56 Ark. 107 | Ark. | 1892
In 1885 the State instituted suit against Belle Orr, the appellant, upon a promissory note executed March 21, 1878, due two years after date. The appellant answered, admitting the execution of the note, but denying that she was indebted thereon, “because,” to quote the answer, ‘ ‘ the said note was given for the purchase of school lands and default in the payment of interest thereon, as the law prescribes, had forfeited the contract of purchase between the plaintiff and defendant, and, under the provisions of the statutes governing such' sales, the land had reverted to the State of Arkansas and was and is now subject to sale.” The appellant declined to plead further after a demurrer to the answer was sustained ; judgment, of recovery was rendered; and the question is, did the answer present a defense?
A provision of the act of 1869 in reference to the sale of school lands, which was in force when the note was executed, was as follows :
‘£ Should said purchaser fail to pay two installments of interest upon said purchase money, he shall forfeit said purchase, and it shall be the duty of the collector to offer such land for sale again as soon as practicable after such forfeiture, as in other cases under this act. ” Gantt’s Dig., sec. 5563.
The appellant’s theory is that the statute worked a rescission of the contract upon default in payment of two installments of interest.

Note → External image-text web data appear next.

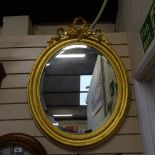 A large early 20th century giltwood oval bevel-edge wall mirror, with ribbon pediment, overall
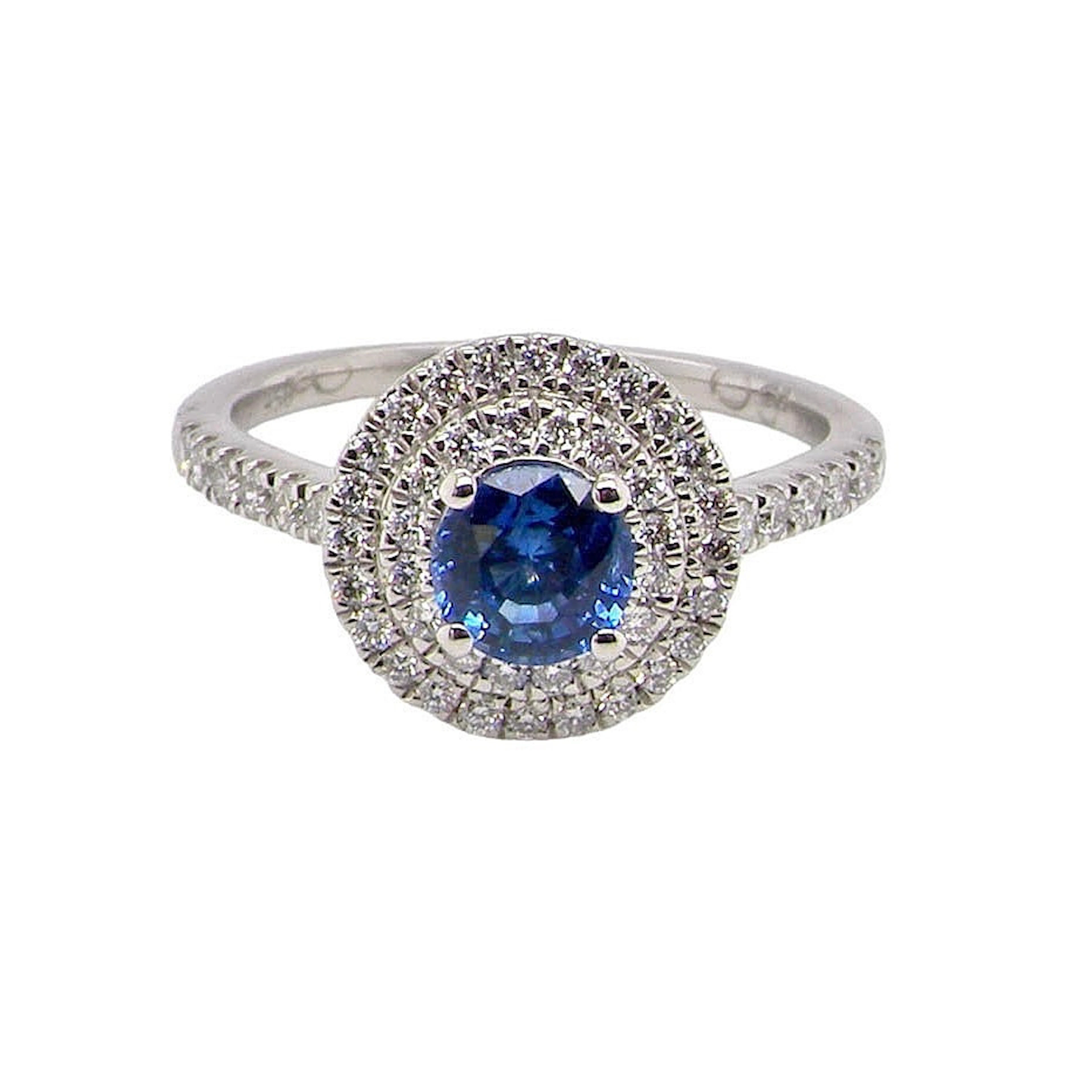 PLATINUM SAPPHIRE & DIAMOND RING.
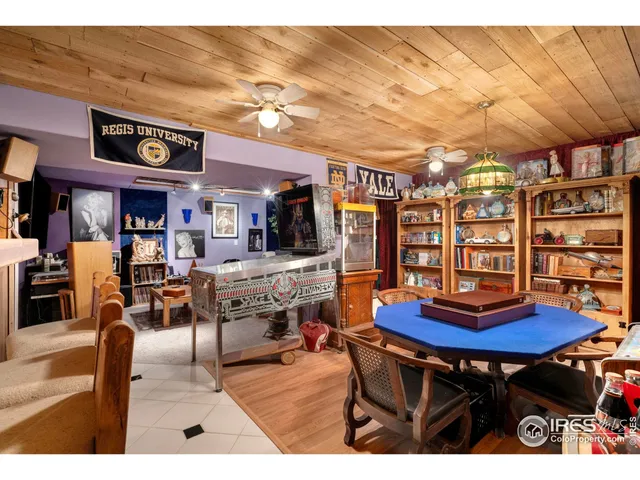 a living room with lots of furniture and a large window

But the language of the statue is that the purchaser shall forfeit his purchase, and there is a marked difference between a forfeiture and a rescission. The rescission of a contract restores the parties to the position they occupied before it was entered into ; a forfeiture works a loss, it may be of an estate or of a sum of money, or of both. When forfeitures or penalties are imposed by contract, courts of equity lean against their enforcement when they relate to matters admitting of compensation or restoration. But “ where any penalty or forfeiture,” says Judge Story, “is imposed by statute upon the doing or omission of a certain act, there courts of equity will not interfere to mitigate the penalty or forfeiture if incurred ; for it would be in contravention of the direct expression of the legislative will.” Story’s Bq. Jur., sec. 1326; Farnsworth v. Railway, 92 U. S. 49.

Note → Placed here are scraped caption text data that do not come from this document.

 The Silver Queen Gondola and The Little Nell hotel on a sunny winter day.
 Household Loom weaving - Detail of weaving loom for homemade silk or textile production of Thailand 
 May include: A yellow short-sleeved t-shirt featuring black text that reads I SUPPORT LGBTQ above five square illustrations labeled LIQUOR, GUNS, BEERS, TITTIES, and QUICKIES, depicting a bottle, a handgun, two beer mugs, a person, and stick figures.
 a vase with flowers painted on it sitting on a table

Provisions of the statute in force when this contract was entered into seem to indicate that the legislature intended, not only to work a forfeiture of the purchaser’s estate in the land, but also to impose upon him the penalty of paying what he had promised in order to augment the school fund. Mansf. Dig., secs. 6130, 6138.
It is sufficient, however, to say of the answer in this case that it is defective in that it does not allege that the State had taken any steps indicating the intention to enforce the forfeiture. It is alleged that there had been a failure to pay two installments of interest, and that therefore a forfeiture resulted. But the legal conclusion thus presented is not an issuable fact, and its truth is not admitted by the demurrer. State v. Stevenson, 2 Ark. 260.
Conceding the truth of the facts alleged, title to the lands vested in the appellant, subject to the condition that it should revert to the State if there was a failure to pay two installments of interest on the purchase money. The payment of interest becomes, then, a condition subsequent annexed to the estate transferred to the appellant, and it was for the State alone, through her agents, to take advantage of the non-performance of the condition in the manner pointed out by the legislature. Schulenberg v. Harriman, 21 Wall. 44, 63; St. Louis &c. Railway Co. v. McGee, 115 U. S. 469, 473.
The condition is inserted for the benefit of the vendor and- not of the vendee. To give the statute the construction contended for by the appellant, who is the vendee, would place it in her power to take advantage of her own default against the wishes 'of her vendor. Such was not the intention of the- law-makers.
The answer presented no defense, and the judgment is affirmed.